Ken Wiseman, director of the MLPA Initiative, refuted the claim, instead describing the protected areas as but one tool in a larger management toolbox. “This whole legislation was about ecosystem management, not fishing management,” he said. “We worked hard to make sure the fisherman’s interests were addressed while still addressing the science.”
But some interests have arguably fallen through the cracks. John Lewallen, who harvests seaweed near Mendocino and sells it to gourmet food markets, estimated that restrictions have cut his business by roughly 40 percent. In order to reach harvestable fields he now relies heavily on kayaks, which is “hard and dangerous.”
Lewallen also takes issue with the way the reserves were researched and defined using funds raised in part through private entities—a claim Wiseman also refuted.
When the MLPA was signed into law in 1999, there were no funds to support it.

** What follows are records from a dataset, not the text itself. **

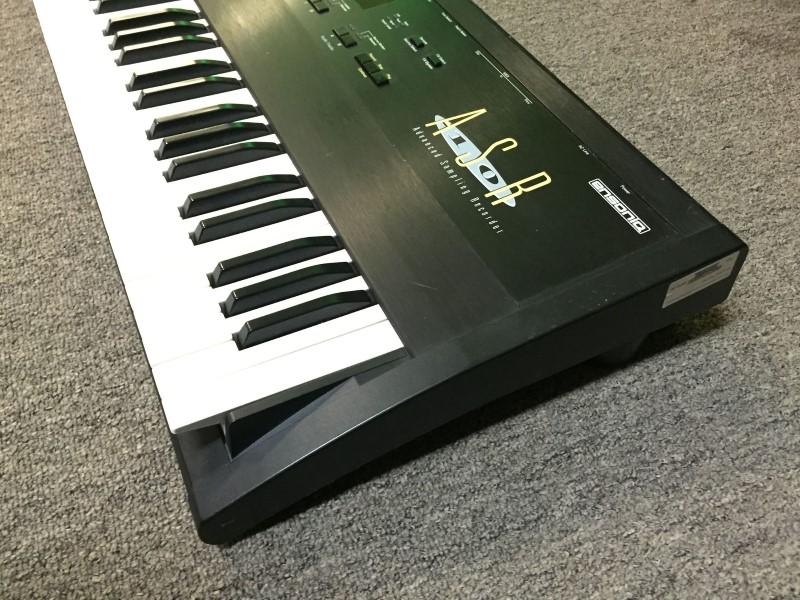 ENSONIQ Keyboards/MIDI Equipment ASR10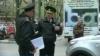 Poliţiştii care şi-au insultat colegul în faţa sediului KIA au fost demişi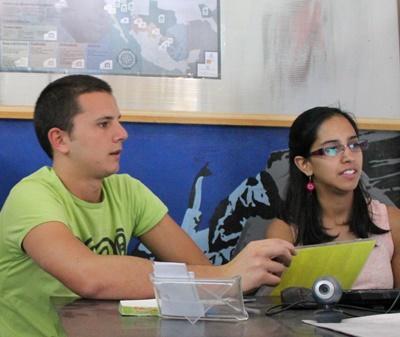 Frivillige gjør kontorarbeid på prosjektet Internasjonal Utvikling i Mexico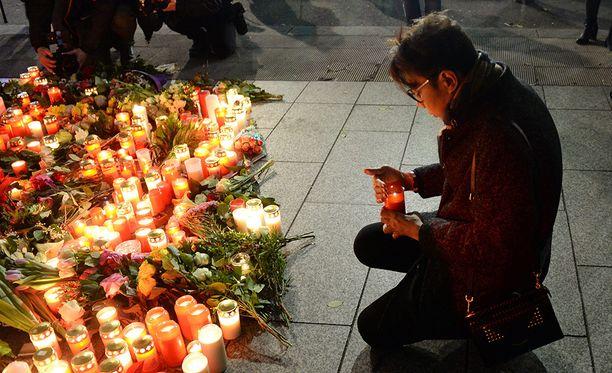 Rekkaiskun lähialueet ovat täyttyneet kukista ja kynttilöistä.
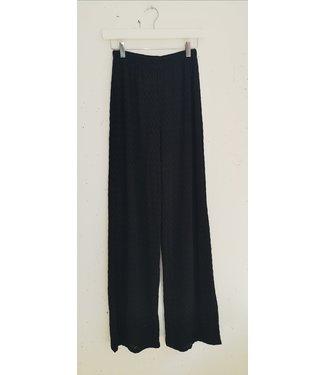 Pants wide V pattern, Black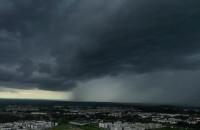 Potężne chmury burzowe nad Gdańskiem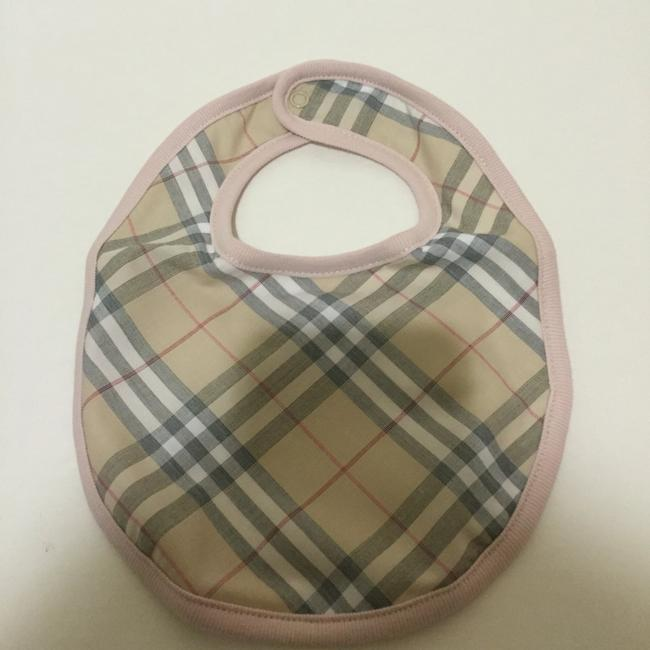 Burberry Burberry Girls Footie, Hat and Bib Set Size: 6 Months Image 4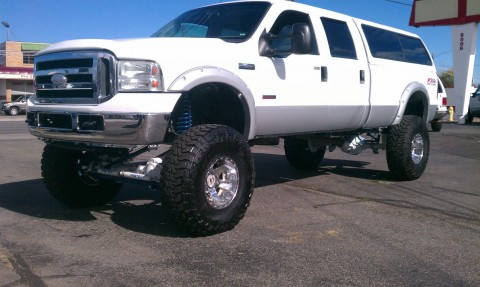 2005 Ford F 350 Super Duty Lariat Crew Cab Lifted MONSTER for sale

The act subsequently floundered until 2004, when the Department of Fish and Game approached the nonprofit Resources Legacy Fund Foundation, which receives money from the Packard Foundation, for assistance.
“This is like a college putting money up for cancer research,” Wiseman said. “The state cannot fund this entirely, so $20 million was put up in part by private groups in order to ensure that all voices were heard, including the fisherman that are now suing us.”

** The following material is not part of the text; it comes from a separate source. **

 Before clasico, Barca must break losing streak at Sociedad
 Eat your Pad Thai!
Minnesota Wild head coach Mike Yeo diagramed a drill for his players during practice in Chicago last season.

This is the second lawsuit to challenge the legitimacy of the MLPA. In May 2010, Fletcher filed suit against the Blue Ribbon Task Force for failing to respond to a Public Records Act request to make its records available to the public on the ground that it was not a state agency. In October, the California Superior Court ruled that the task force and its scientific advisory team are state agencies and are therefore compelled by the Public Records Act to share any information previously withheld from public view.
Why the North Central region is now being examined at all in a suit brought forth by sport fishermen in Southern California is unclear. Wiseman said the plaintiffs needed a region with restrictions already in place in order to bring it before the court. Lewallen contended it was included through their “grace and loving spirit and nature.”
Sheree Christensan, a lieutenant with the Fish and Game Commission, said local enforcement has thus far been limited because information about the regulations is still being diseminated. “If we find someone in violation we usually just write a warning now,” she said, adding that she expects that will change when her agency feels the public has become adequately aware of the restrictions.
“We think we’ve done something that is really revolutionary for the state,” Wiseman said. “The fact is that [the plaintiffs] don’t like it is because they don’t want the result.”